HOW TO COMPLETE THIS TASK: Can you continue the passage below on hybrid retrieval and reciprocal rank fusion, picking up right after its last sentence?

EXERCISE TEXT:
That is your retrieval CI gate. Wire it to a 200-query golden set and run it on every PR. If one of the three numbers regresses, block the merge and fix the regression.

The companion repo pins the exact numbers above (Recall@5 = 0.750, MRR = 0.625, nDCG@5 = 0.627) as a unit test in tests/test_retrieval_metrics.py; notebook 01 sweeps Recall@k / MRR / nDCG over a real SciFact index, and the production-shaped harness lives in evaluation/retrieval.py.

Hybrid retrieval and reciprocal rank fusion

BM25 (the classic sparse lexical scorer from Robertson & Walker, 1994 — exact-term matching with TF-IDF-style weighting and length normalization, available in rank_bm25, Elasticsearch/OpenSearch, and most search engines) plus dense fusion via Reciprocal Rank Fusion (Cormack, Clarke, Buettcher, SIGIR 2009) with k=60 is a strong default. RRF is score-agnostic, so it sidesteps the score-normalization problems that come with linear interpolation. If you have 50+ labeled query pairs, try convex combination and tune α. Hybrid plus a cross-encoder reranker usually beats dense-only or sparse-only retrieval on technical, log-style, and code corpora. On heavily semantic corpora, the gain can be small. Measure on your data; a bad fusion config can underperform dense-only.

The implementation fits in a few lines.

from collections import defaultdict

# two retrieval lanes: dense embeddings and BM25.
dense  = ["d3", "d7", "d1", "d4", "d2", "d9", "d10"]
sparse = ["d2", "d3", "d8", "d1", "d11", "d4", "d6"]

def rrf(rankings: list[list[str]], k: int = 60) -> list[tuple[str, float]]:
    """Reciprocal Rank Fusion (Cormack et al., SIGIR 2009).

    score(d) = sum over rankings of 1 / (k + rank(d))
    Score-agnostic: only rank position matters. k=60 is the canonical default.
    """
    scores: dict[str, float] = defaultdict(float)
    for ranking in rankings:
        for rank, doc in enumerate(ranking, start=1):
            scores[doc] += 1.0 / (k + rank)
    return sorted(scores.items(), key=lambda kv: kv[1], reverse=True)

fused = rrf([dense, sparse], k=60)
for doc, score in fused[:5]:
    print(f"{doc}  score={score:.5f}")
# d3  score=0.03252   <- rank 1 dense, rank 2 sparse
# d2  score=0.03178   <- rank 5 dense, rank 1 sparse
# d1  score=0.03150

Note what RRF doesn't do: it never looks at the raw similarity scores. A dense retriever returning cosine 0.98 and a BM25 lane returning score 17.4 are not directly comparable. If you normalize them with z-scores or min-max scaling, you can end up favoring the lane with the highest variance in that batch.

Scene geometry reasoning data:
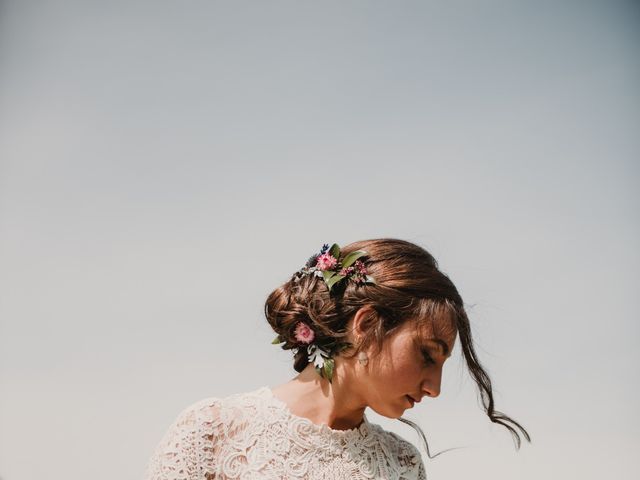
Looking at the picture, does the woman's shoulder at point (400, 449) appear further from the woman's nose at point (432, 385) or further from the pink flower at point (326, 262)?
the pink flower at point (326, 262)

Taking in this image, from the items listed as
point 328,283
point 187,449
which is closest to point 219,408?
point 187,449

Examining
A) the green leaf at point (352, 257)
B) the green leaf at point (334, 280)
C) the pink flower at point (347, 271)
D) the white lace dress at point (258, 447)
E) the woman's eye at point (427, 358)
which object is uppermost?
the green leaf at point (352, 257)

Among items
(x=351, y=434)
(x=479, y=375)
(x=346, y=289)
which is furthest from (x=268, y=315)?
(x=479, y=375)

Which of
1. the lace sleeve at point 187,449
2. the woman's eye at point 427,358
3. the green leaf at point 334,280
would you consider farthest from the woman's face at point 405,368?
the lace sleeve at point 187,449

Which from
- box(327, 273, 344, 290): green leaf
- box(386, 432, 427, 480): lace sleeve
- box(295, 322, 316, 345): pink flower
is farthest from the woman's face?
box(386, 432, 427, 480): lace sleeve

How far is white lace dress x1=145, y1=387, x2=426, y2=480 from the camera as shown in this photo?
13.5ft

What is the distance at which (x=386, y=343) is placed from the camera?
4312mm

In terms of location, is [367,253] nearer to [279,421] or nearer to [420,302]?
[420,302]

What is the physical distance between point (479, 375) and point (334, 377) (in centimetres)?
97

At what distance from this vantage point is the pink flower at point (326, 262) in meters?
4.65

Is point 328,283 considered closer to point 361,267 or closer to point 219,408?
point 361,267

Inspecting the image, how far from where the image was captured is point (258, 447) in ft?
14.0

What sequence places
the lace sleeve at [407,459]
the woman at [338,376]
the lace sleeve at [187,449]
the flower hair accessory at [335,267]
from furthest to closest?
1. the lace sleeve at [407,459]
2. the flower hair accessory at [335,267]
3. the woman at [338,376]
4. the lace sleeve at [187,449]

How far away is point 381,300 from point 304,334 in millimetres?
501
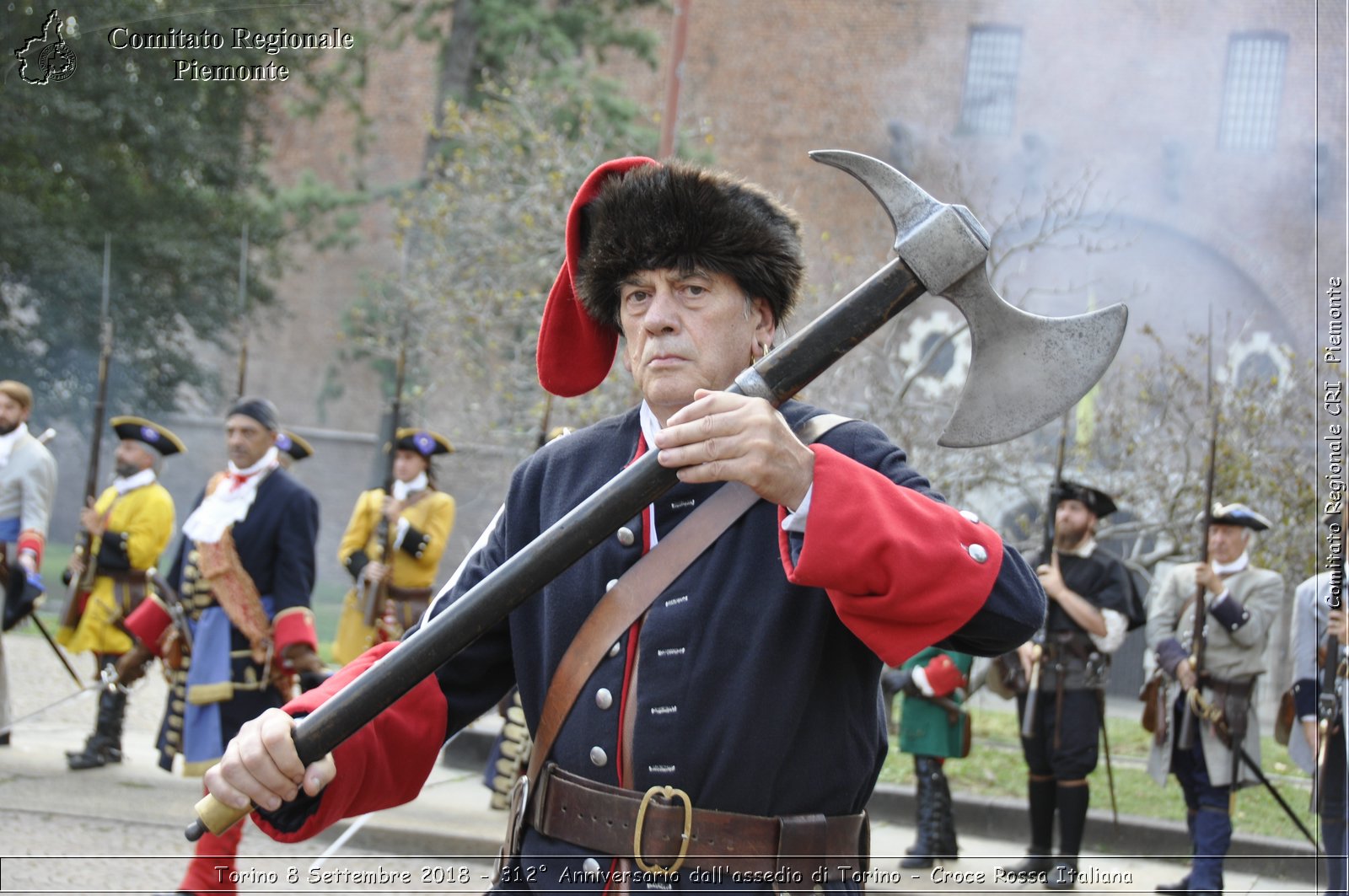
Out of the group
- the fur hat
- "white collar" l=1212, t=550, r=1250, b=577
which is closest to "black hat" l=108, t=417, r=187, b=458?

RESPONSE TO THIS TASK:
RRF uses rank only. If a retriever puts a document at position 2, that vote is worth 1 / (60 + 2), regardless of the raw score that produced it.

Hybrid + RRF on SciFact: notebook 02 compares dense vs BM25 vs RRF with per-query deltas. The production-shaped fuser is in retrieval/hybrid_rrf.py; tests/test_rrf.py pins the canonical d3 / d2 / d1 ordering at k=60.

Reranking

ΔnDCG / ΔMRR: the only honest reranker metric — uplift over no-rerank, on your golden set, at the depth your application actually uses. Compute by running your retrieval metrics with and without the reranker on identical candidate sets.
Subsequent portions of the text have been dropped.